While some dovish US politicians have become increasingly vocal about their realization that “decoupling” is unrealistic and are trying to erase the word from policy documents and speeches, some hawkish US forces continue to push for “decoupling” under the guise of more moderate terms such as “de-risking” – just a different name for the same strategy, which is to contain China’s economic and technological rise, according to analysts.

Li Haidong, a professor at the China Foreign Affairs University, said that abandoning the “decoupling” narrative reflects that in the practice of China policy under the Biden administration, Washington has realized that a harsh “decoupling” harms the US economy and would isolate the superpower with little support from its allies.

But there is a cognitive gap between the US and its allies toward the so-called de-risking, Li noted. For the US, its goal is to separate certain technologies, investment and some industrial layout from the Chinese market. At the same time, it also wants its allies follow suit. 

De-risking for the US is to ‘de-China’ in essence,” Li said. But for major European countries, de-risking is to make the supply chain and some related industries more resilient, he said.

Although Burns sent a positive signal toward China in his speech in the UK, it was not more than “lip service” which is unconvincing considering the series of China-containing measures that Washington issued recently, some Chinese analysts stated.

Last month the US government added 43 entities, including 31 in China, to its export control list, known as the “Entity List,” accusing these entities of providing training to Chinese military pilots and other activities that are perceived to threaten US national security.

In another development, US President Joe Biden on Friday accepted the Letter of Credence of new Chinese Ambassador to the US Xie Feng, in the Oval Office of the White House. 

Some analysts noted that Biden accepted Xie’s credentials very quickly, and the meeting was arranged in the Oval Office of the White House, showing a “gesture of friendship and respect” that Biden tried to express to China.

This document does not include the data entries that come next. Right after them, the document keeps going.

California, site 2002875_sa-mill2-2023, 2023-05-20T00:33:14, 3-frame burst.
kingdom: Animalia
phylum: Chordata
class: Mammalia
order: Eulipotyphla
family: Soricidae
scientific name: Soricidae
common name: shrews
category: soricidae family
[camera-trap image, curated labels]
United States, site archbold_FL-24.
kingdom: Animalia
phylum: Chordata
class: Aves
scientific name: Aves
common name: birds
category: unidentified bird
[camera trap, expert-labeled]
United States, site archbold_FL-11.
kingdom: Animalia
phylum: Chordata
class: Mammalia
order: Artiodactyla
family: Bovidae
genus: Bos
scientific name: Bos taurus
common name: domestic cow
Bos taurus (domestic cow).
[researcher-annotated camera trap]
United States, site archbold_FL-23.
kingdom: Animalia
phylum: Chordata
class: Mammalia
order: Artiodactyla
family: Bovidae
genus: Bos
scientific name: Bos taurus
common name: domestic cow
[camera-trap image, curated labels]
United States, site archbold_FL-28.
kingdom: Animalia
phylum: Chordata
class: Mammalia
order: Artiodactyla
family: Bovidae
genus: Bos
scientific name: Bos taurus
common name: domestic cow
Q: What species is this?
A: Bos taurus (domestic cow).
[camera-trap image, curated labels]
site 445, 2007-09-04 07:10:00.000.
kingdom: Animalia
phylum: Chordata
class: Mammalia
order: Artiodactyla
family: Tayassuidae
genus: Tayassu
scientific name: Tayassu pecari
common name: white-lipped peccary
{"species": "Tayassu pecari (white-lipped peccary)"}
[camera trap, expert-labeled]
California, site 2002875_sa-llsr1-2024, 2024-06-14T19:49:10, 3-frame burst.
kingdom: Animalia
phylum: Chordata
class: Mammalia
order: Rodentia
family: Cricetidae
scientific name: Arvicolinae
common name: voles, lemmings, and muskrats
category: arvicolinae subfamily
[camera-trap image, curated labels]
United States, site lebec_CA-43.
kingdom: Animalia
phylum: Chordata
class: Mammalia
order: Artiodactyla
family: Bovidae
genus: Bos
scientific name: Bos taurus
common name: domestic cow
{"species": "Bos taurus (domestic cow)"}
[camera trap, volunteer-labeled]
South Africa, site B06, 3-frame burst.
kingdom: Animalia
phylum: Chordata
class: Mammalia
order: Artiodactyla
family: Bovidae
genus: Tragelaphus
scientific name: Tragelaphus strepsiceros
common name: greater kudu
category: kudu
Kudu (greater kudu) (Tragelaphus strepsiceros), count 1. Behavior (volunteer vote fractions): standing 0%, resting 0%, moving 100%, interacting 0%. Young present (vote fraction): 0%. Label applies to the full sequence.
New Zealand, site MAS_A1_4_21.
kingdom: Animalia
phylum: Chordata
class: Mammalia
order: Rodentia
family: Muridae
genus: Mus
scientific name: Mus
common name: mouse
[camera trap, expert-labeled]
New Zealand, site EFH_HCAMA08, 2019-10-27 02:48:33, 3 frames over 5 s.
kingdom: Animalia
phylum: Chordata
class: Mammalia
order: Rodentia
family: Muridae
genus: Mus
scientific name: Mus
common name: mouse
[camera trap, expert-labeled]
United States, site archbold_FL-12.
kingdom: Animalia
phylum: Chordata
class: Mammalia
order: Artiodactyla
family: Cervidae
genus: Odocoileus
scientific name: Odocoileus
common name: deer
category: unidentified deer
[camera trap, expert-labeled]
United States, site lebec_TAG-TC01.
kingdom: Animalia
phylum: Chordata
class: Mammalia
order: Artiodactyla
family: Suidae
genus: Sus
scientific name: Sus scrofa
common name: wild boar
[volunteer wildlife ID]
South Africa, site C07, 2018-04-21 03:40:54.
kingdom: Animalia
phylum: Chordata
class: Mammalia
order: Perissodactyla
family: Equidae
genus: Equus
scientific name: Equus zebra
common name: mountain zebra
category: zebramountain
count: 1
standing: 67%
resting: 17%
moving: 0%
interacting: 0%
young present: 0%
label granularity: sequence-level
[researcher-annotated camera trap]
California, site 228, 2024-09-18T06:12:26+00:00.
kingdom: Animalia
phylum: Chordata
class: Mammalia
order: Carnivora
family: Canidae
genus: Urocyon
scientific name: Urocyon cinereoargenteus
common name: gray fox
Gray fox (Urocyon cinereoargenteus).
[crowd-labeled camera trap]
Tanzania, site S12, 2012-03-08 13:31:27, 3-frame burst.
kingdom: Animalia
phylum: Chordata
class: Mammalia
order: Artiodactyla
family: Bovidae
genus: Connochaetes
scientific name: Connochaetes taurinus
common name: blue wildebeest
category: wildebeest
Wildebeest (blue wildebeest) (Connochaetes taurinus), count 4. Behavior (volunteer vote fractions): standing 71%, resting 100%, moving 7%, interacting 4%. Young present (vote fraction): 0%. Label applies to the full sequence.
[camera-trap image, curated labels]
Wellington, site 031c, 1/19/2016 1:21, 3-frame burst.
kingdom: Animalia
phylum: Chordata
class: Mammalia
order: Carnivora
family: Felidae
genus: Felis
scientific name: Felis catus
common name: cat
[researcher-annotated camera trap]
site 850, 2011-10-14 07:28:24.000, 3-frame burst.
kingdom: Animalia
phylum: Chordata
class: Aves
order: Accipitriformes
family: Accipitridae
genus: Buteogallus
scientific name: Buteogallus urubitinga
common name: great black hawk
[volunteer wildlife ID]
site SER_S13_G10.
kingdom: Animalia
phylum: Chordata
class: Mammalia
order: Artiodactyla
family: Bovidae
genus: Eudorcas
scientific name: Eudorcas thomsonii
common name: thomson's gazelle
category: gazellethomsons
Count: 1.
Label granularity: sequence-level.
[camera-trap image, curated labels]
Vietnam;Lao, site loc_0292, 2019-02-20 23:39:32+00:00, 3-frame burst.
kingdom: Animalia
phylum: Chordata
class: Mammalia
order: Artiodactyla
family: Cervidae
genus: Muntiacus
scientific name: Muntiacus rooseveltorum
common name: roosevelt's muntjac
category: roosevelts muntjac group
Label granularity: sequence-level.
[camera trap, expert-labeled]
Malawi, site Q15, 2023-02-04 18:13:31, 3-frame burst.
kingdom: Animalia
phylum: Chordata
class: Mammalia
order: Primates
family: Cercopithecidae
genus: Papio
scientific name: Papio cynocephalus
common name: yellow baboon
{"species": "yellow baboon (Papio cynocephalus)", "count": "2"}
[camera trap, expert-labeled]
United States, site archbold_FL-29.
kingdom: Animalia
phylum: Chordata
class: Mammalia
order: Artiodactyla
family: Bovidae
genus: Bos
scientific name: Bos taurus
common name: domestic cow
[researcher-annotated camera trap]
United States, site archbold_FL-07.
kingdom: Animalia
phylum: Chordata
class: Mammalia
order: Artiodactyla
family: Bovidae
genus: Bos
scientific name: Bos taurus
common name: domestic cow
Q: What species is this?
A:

This again reveals that Biden administration’s approach to China is complex – Biden wants to contain China’s development and expand US influence, but he hopes the relationship with China will not be too confrontational. He wants to make bilateral relations “more or less tolerable,” provided China compromises more, an Chinese analyst said on condition of anonymity.

Li criticized that the US lacks the consciousness of introspection and empathy in its China policy, and to make China compromise is actually a hegemonic logic that tries to use its strength to overwhelm China, but that this tactic will not work.